## What you will do:
Reproduce all of the items below, substituting "grass embankment" for each occurrence of "grassy slope" and leaving everything else unchanged.

· · · · · · ·

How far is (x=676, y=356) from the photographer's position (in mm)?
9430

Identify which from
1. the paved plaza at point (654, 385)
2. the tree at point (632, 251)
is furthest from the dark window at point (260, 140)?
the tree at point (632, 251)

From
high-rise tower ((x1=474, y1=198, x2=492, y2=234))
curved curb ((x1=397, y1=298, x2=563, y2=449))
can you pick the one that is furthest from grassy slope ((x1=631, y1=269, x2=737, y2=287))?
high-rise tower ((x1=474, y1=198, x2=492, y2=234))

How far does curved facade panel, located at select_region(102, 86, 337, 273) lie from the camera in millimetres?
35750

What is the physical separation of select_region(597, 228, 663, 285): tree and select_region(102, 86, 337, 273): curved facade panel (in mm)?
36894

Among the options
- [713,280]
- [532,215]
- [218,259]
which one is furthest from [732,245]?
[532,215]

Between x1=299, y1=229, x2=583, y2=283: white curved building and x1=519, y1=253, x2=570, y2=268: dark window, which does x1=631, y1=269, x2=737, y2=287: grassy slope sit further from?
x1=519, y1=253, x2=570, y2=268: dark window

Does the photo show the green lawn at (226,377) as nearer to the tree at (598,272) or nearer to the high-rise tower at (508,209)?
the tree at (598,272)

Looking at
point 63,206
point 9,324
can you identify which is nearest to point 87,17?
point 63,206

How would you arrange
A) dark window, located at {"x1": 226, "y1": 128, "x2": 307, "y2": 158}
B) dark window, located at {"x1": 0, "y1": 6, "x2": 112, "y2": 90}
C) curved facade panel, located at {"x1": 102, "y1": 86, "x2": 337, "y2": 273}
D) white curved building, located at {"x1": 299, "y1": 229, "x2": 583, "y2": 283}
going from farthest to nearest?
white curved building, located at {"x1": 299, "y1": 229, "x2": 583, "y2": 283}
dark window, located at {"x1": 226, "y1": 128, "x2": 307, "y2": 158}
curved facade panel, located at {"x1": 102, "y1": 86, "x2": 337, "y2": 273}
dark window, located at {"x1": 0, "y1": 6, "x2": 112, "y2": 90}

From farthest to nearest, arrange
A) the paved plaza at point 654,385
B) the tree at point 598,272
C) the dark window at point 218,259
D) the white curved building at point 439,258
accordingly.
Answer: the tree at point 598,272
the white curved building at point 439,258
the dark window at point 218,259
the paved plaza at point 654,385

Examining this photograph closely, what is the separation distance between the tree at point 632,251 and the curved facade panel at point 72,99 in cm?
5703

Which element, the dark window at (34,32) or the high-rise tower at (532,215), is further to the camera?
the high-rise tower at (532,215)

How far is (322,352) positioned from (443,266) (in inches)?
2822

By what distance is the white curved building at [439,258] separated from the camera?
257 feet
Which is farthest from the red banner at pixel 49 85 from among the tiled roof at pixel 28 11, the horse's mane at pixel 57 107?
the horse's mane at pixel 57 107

· · · · · · ·

## Result below:
How far is (x=676, y=356) from the photographer's position (in mm)?
9430

Identify which from
1. the paved plaza at point (654, 385)
2. the tree at point (632, 251)
is furthest from the dark window at point (260, 140)?
the tree at point (632, 251)

From
high-rise tower ((x1=474, y1=198, x2=492, y2=234))
curved curb ((x1=397, y1=298, x2=563, y2=449))
can you pick the one that is furthest from grass embankment ((x1=631, y1=269, x2=737, y2=287))?
high-rise tower ((x1=474, y1=198, x2=492, y2=234))

How far does curved facade panel, located at select_region(102, 86, 337, 273) lie from the camera in millimetres?
35750

What is the physical separation of select_region(597, 228, 663, 285): tree and select_region(102, 86, 337, 273): curved facade panel (in mm)?
36894

Among the options
- [713,280]
- [532,215]
- [218,259]
which one is furthest from [732,245]?
[532,215]

Between x1=299, y1=229, x2=583, y2=283: white curved building and x1=519, y1=253, x2=570, y2=268: dark window, which does x1=631, y1=269, x2=737, y2=287: grass embankment sit further from?
x1=519, y1=253, x2=570, y2=268: dark window

Does the photo show the green lawn at (226,377) as nearer to the tree at (598,272) or nearer to the high-rise tower at (508,209)?
the tree at (598,272)

Looking at
point 63,206
point 9,324
can you identify which is nearest to point 87,17?
point 63,206

How would you arrange
A) dark window, located at {"x1": 226, "y1": 128, "x2": 307, "y2": 158}
B) dark window, located at {"x1": 0, "y1": 6, "x2": 112, "y2": 90}
C) curved facade panel, located at {"x1": 102, "y1": 86, "x2": 337, "y2": 273}
D) white curved building, located at {"x1": 299, "y1": 229, "x2": 583, "y2": 283}
going from farthest to nearest?
white curved building, located at {"x1": 299, "y1": 229, "x2": 583, "y2": 283}
dark window, located at {"x1": 226, "y1": 128, "x2": 307, "y2": 158}
curved facade panel, located at {"x1": 102, "y1": 86, "x2": 337, "y2": 273}
dark window, located at {"x1": 0, "y1": 6, "x2": 112, "y2": 90}

From farthest to nearest, arrange
A) the paved plaza at point 654,385
B) the tree at point 598,272
C) the dark window at point 218,259
D) the white curved building at point 439,258
accordingly.
Answer: the tree at point 598,272
the white curved building at point 439,258
the dark window at point 218,259
the paved plaza at point 654,385

Examining this photograph closely, what is the separation distance between the tree at point 632,251 and the curved facade panel at point 72,99 in cm?
5703

Which element, the dark window at (34,32) or the high-rise tower at (532,215), is further to the camera?
the high-rise tower at (532,215)

How far is (322,352) positioned from (443,266) (in inches)?
2822

By what distance is the white curved building at [439,258] separated from the camera?
257 feet
Which is farthest from the red banner at pixel 49 85 from among the tiled roof at pixel 28 11, the horse's mane at pixel 57 107?
the horse's mane at pixel 57 107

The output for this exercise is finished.